• _Given exercise_: How many lines in the items below contain the string "metal"? Case counts, so uppercase and lowercase letters must match exactly. Reply with the number alone.

==*==

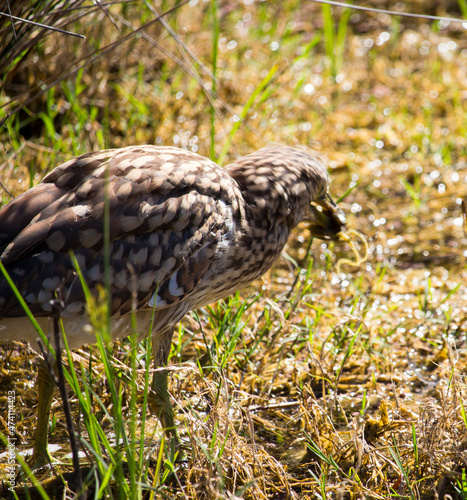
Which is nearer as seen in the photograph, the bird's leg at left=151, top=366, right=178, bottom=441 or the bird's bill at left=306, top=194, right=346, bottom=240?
the bird's leg at left=151, top=366, right=178, bottom=441

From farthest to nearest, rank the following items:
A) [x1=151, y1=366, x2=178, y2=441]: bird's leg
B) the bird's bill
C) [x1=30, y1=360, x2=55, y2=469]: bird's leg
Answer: the bird's bill → [x1=151, y1=366, x2=178, y2=441]: bird's leg → [x1=30, y1=360, x2=55, y2=469]: bird's leg

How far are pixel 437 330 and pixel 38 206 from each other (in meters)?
2.00

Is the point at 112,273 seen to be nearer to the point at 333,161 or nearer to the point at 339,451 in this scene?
the point at 339,451

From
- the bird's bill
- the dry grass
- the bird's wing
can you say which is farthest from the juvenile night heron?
the bird's bill

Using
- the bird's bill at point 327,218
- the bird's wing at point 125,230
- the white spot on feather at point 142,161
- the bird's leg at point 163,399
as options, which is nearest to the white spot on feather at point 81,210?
the bird's wing at point 125,230

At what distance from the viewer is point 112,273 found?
2.31 m

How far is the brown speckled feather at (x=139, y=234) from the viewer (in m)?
2.24

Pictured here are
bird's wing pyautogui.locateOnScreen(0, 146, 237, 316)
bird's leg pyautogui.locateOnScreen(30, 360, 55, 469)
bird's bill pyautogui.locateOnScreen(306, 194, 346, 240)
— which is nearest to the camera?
bird's wing pyautogui.locateOnScreen(0, 146, 237, 316)

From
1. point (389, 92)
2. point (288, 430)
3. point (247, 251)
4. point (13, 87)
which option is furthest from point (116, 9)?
point (288, 430)

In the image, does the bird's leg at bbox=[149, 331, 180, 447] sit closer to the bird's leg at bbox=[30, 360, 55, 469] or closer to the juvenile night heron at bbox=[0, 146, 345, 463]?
the juvenile night heron at bbox=[0, 146, 345, 463]

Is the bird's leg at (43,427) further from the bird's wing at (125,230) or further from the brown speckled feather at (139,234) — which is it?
the bird's wing at (125,230)

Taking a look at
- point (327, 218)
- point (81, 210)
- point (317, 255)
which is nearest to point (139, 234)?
point (81, 210)

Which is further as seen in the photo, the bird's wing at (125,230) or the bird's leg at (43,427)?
the bird's leg at (43,427)

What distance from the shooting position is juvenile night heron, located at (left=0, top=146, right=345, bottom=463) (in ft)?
7.36
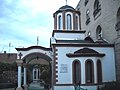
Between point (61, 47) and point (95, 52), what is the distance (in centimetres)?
311

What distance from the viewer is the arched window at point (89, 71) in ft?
67.5

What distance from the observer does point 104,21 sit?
2417 cm

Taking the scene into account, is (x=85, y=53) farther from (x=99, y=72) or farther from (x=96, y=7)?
(x=96, y=7)

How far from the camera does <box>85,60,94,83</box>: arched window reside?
67.5 feet

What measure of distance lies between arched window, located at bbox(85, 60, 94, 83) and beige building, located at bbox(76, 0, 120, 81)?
231cm

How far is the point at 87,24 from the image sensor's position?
104 ft

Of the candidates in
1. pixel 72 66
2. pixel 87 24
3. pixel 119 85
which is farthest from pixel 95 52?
pixel 87 24

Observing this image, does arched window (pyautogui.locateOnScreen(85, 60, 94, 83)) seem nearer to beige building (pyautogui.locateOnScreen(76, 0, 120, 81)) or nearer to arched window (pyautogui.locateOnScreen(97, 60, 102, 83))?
arched window (pyautogui.locateOnScreen(97, 60, 102, 83))

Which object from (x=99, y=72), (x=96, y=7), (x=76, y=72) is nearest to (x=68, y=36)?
(x=96, y=7)

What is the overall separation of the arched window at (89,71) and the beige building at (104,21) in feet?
7.58

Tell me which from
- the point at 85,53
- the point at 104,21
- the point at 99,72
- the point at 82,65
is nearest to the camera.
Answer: the point at 82,65

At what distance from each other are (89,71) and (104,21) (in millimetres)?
6162

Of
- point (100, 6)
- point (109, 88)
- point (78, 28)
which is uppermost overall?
point (100, 6)

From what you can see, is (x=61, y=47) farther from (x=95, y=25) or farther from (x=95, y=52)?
(x=95, y=25)
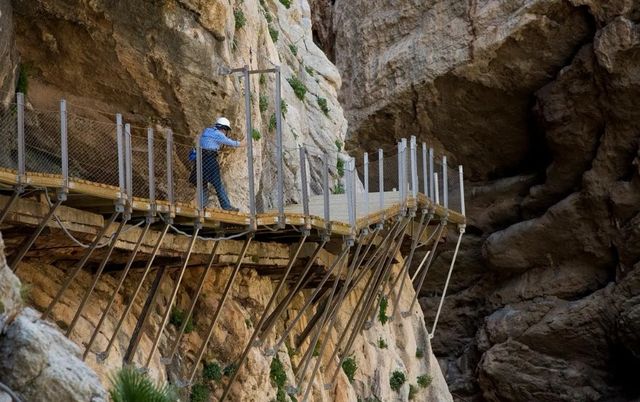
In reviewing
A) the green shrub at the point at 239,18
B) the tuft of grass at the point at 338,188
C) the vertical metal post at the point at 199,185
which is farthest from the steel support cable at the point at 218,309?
the tuft of grass at the point at 338,188

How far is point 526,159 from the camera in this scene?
4072cm

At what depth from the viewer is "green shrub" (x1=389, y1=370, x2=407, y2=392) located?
25.8 m

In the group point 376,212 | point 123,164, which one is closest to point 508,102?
point 376,212

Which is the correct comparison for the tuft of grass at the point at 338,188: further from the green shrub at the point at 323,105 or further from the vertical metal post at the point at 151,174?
the vertical metal post at the point at 151,174

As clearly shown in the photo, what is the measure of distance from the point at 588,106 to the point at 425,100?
205 inches

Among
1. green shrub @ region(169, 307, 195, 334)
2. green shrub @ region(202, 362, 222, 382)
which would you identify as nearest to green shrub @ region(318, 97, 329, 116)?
green shrub @ region(169, 307, 195, 334)

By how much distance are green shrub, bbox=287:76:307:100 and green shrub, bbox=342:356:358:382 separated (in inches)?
226

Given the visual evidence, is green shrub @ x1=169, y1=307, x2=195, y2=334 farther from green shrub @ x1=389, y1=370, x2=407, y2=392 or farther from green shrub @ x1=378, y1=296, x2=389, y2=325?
green shrub @ x1=378, y1=296, x2=389, y2=325

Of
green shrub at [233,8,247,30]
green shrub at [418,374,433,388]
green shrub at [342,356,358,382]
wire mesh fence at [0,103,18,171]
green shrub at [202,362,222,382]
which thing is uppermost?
green shrub at [233,8,247,30]

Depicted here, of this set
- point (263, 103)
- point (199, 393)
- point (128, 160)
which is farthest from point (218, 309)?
point (263, 103)

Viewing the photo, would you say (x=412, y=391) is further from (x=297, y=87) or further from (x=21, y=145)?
(x=21, y=145)

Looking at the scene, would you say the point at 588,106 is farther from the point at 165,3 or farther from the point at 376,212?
the point at 165,3

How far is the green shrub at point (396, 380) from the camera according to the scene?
1015 inches

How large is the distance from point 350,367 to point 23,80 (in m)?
9.53
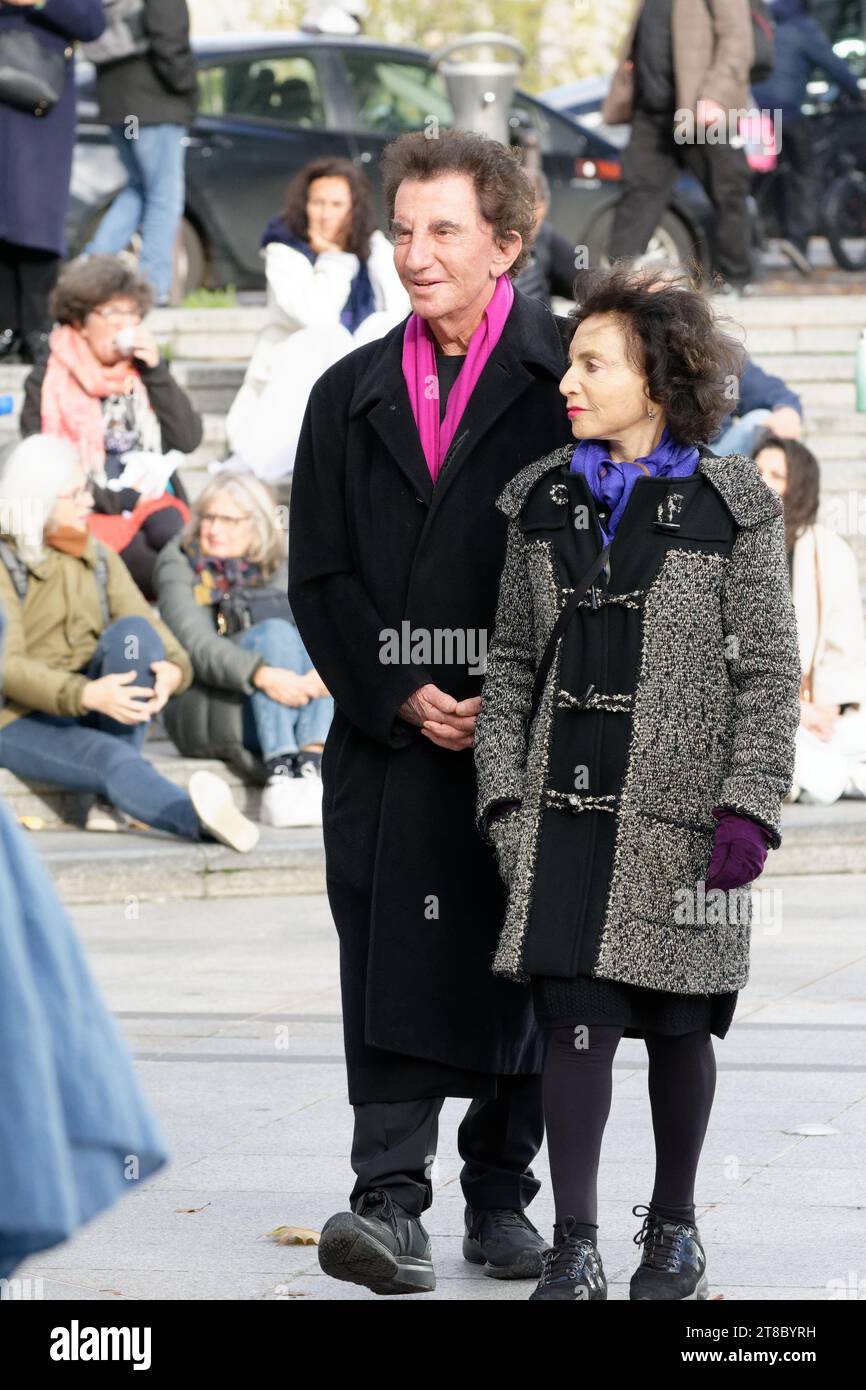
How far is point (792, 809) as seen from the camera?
31.9 ft

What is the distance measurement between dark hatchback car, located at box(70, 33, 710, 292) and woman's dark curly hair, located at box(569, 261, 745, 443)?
37.0 ft

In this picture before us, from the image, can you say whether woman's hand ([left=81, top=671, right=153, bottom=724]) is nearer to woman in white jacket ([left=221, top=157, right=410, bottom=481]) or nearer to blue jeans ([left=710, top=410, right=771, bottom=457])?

==*==

• _Right answer_: 3